Start of Material provided

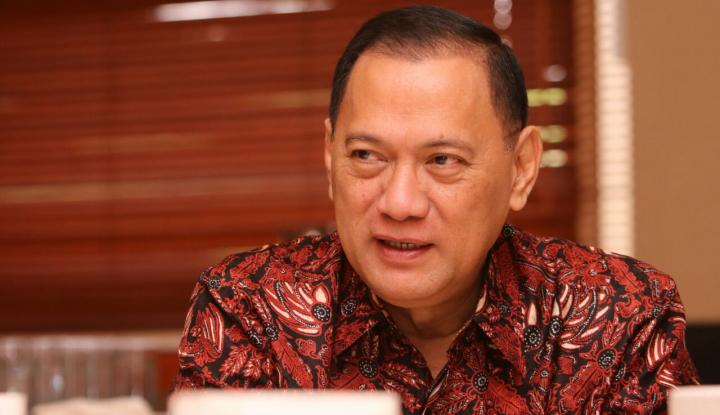 Foto Berita Mantan Gubernur BI Ini Gabung ke Tokopedia, Jabat Komisaris Utama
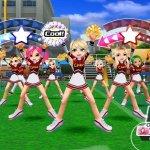 Скриншот We Cheer 2 – Изображение 101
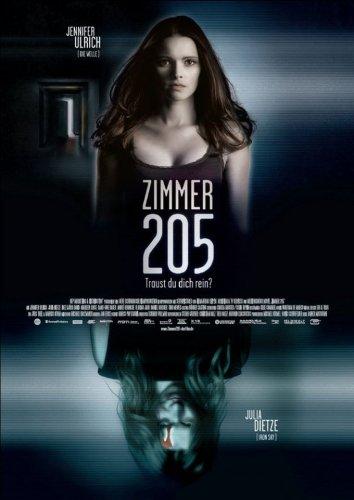 Смотреть Комната страха №205 онлайн в HD качестве 720p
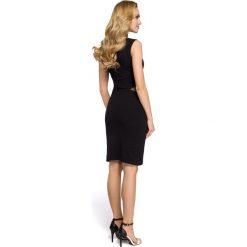 EMILY Sukienka ze wstawkami tiulowymi w talii - czarna. Czarne sukienki na komunię Moe, z bawełny, bez rękawów. Za 99,00 zł.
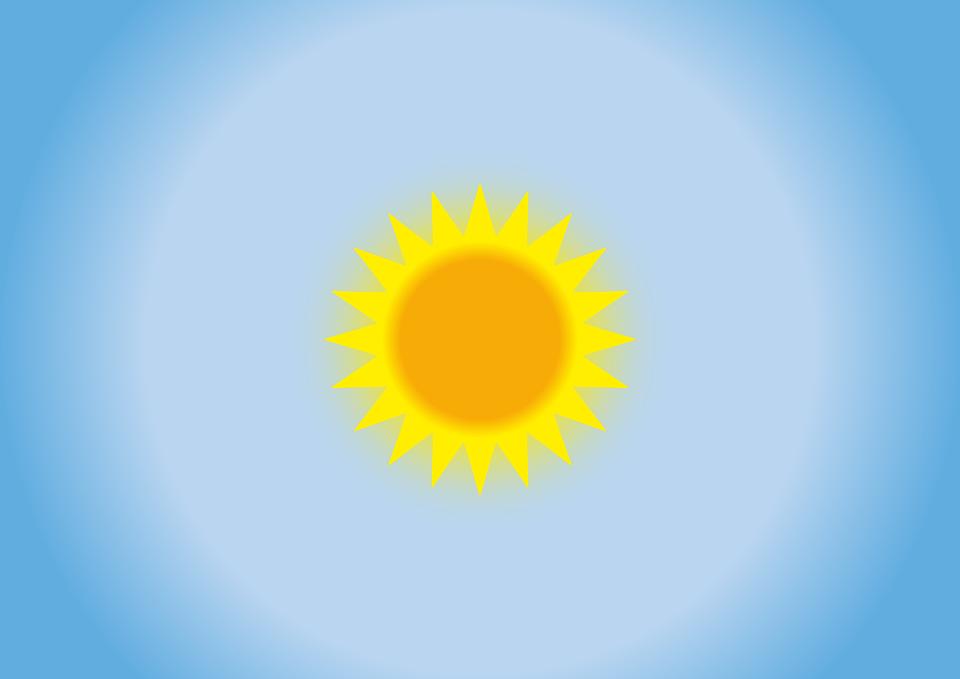 Цветные картинки веселого солнца с лучиками для детей 4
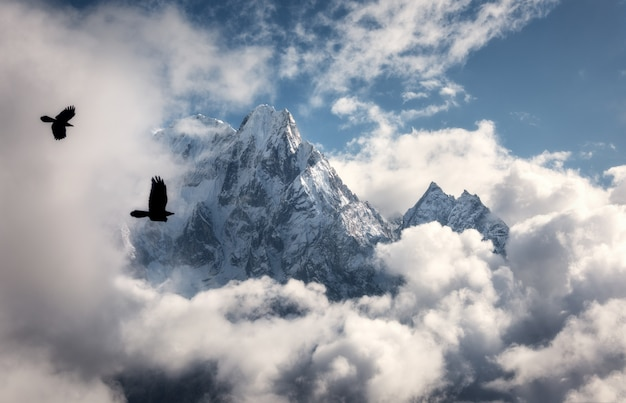 Latające ptaki przed majestatyczną górą manaslu z ośnieżonym szczytem w chmurach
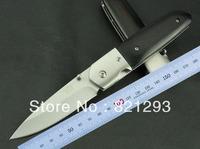 hot sale camping C.J .H HERBERTZ 2718 knife  steel and black color wood handle rosewood  white box packaging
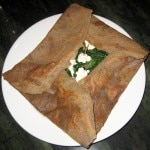 spinach crepe 150x150 French Tapas, Crêpes & Bastille Day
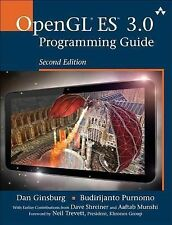 *FAST SHIP* - OpenGL ES 3.0 Programming Guide, 2/e 2E by Dan Ginsburg
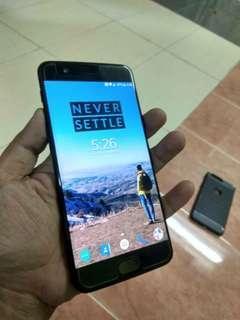 OnePlus 5 64gb Snapdragon 835 Tiptop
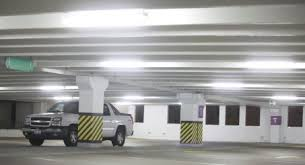 led garage lighting system parking tu c tuesday ozsco com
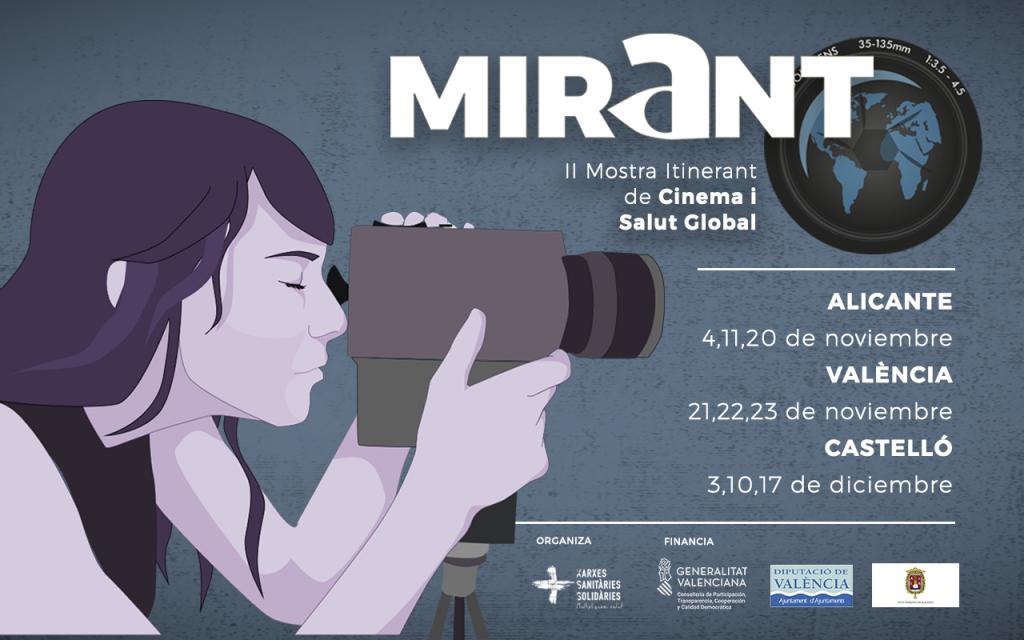 Farmamundi participa en Mirant, la segunda edición de esta Mostra itinerant de cinema y salut global en la Comunitat Valenciana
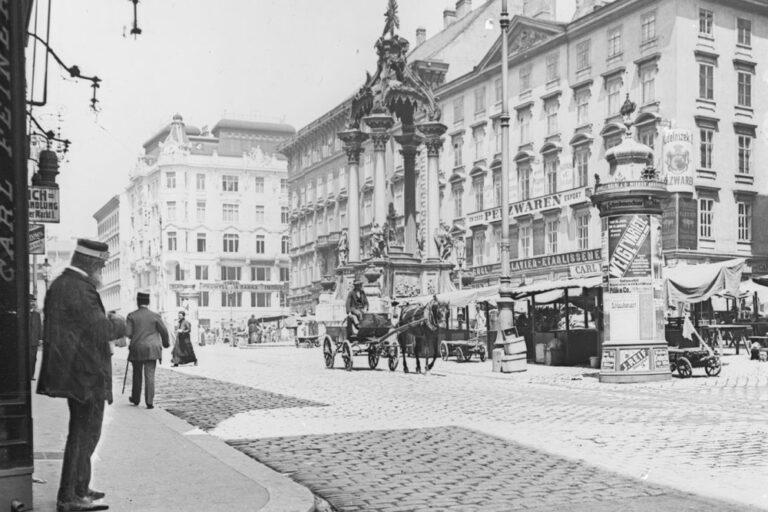 Pferdewagen am Hohen Markt, Wien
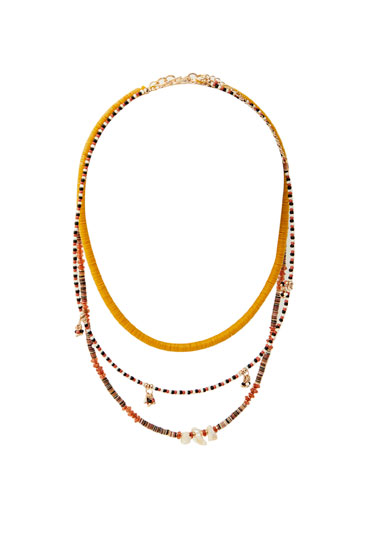 3-pack of orange necklaces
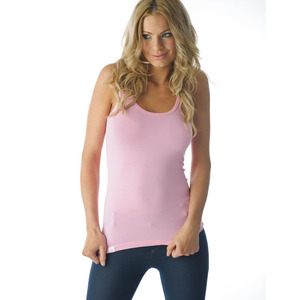 Tuffetts Tank Top In Pink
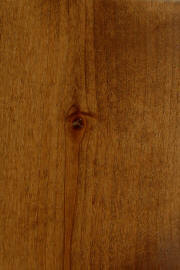 """fruitwood""on knotty alder doors"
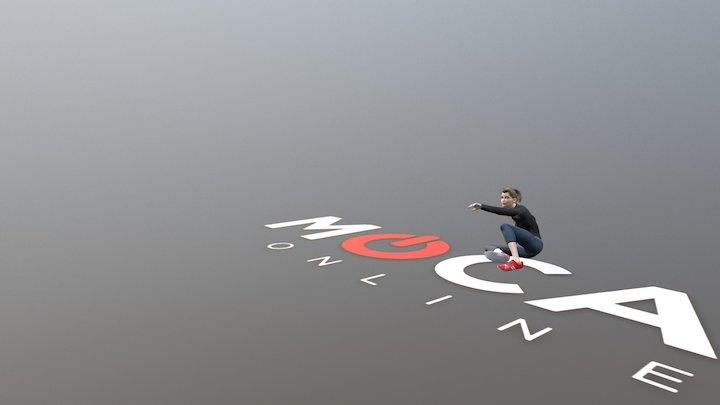 Daz3D Scared! Animation P1 - Victoria 8 3D Model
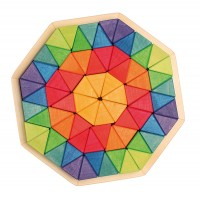 Large Octagon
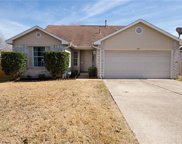 120 Little Lake Rd, Hutto image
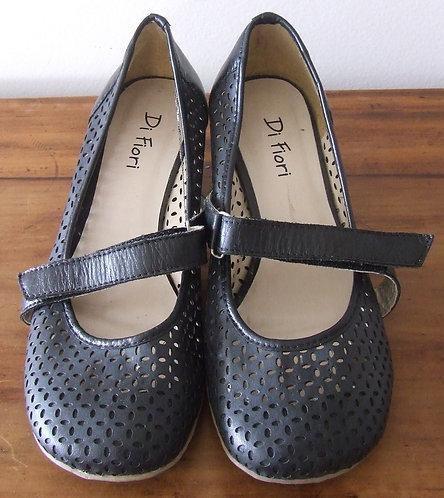 Sapato Di Fiori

End of Material provided

**Work order**
The output should consist of the records above, reproduced exactly, without pictures.

**Solution to the exercise**
 Foto Berita Mantan Gubernur BI Ini Gabung ke Tokopedia, Jabat Komisaris Utama
 Скриншот We Cheer 2 – Изображение 101
 Смотреть Комната страха №205 онлайн в HD качестве 720p
 EMILY Sukienka ze wstawkami tiulowymi w talii - czarna. Czarne sukienki na komunię Moe, z bawełny, bez rękawów. Za 99,00 zł.
 Цветные картинки веселого солнца с лучиками для детей 4
 Latające ptaki przed majestatyczną górą manaslu z ośnieżonym szczytem w chmurach
 hot sale camping C.J .H HERBERTZ 2718 knife  steel and black color wood handle rosewood  white box packaging
 spinach crepe 150x150 French Tapas, Crêpes & Bastille Day
 *FAST SHIP* - OpenGL ES 3.0 Programming Guide, 2/e 2E by Dan Ginsburg
 OnePlus 5 64gb Snapdragon 835 Tiptop
 led garage lighting system parking tu c tuesday ozsco com
 Farmamundi participa en Mirant, la segunda edición de esta Mostra itinerant de cinema y salut global en la Comunitat Valenciana
 Pferdewagen am Hohen Markt, Wien
 3-pack of orange necklaces
 Tuffetts Tank Top In Pink
 """fruitwood""on knotty alder doors"
 Daz3D Scared! Animation P1 - Victoria 8 3D Model
 Large Octagon
 120 Little Lake Rd, Hutto image
 Sapato Di Fiori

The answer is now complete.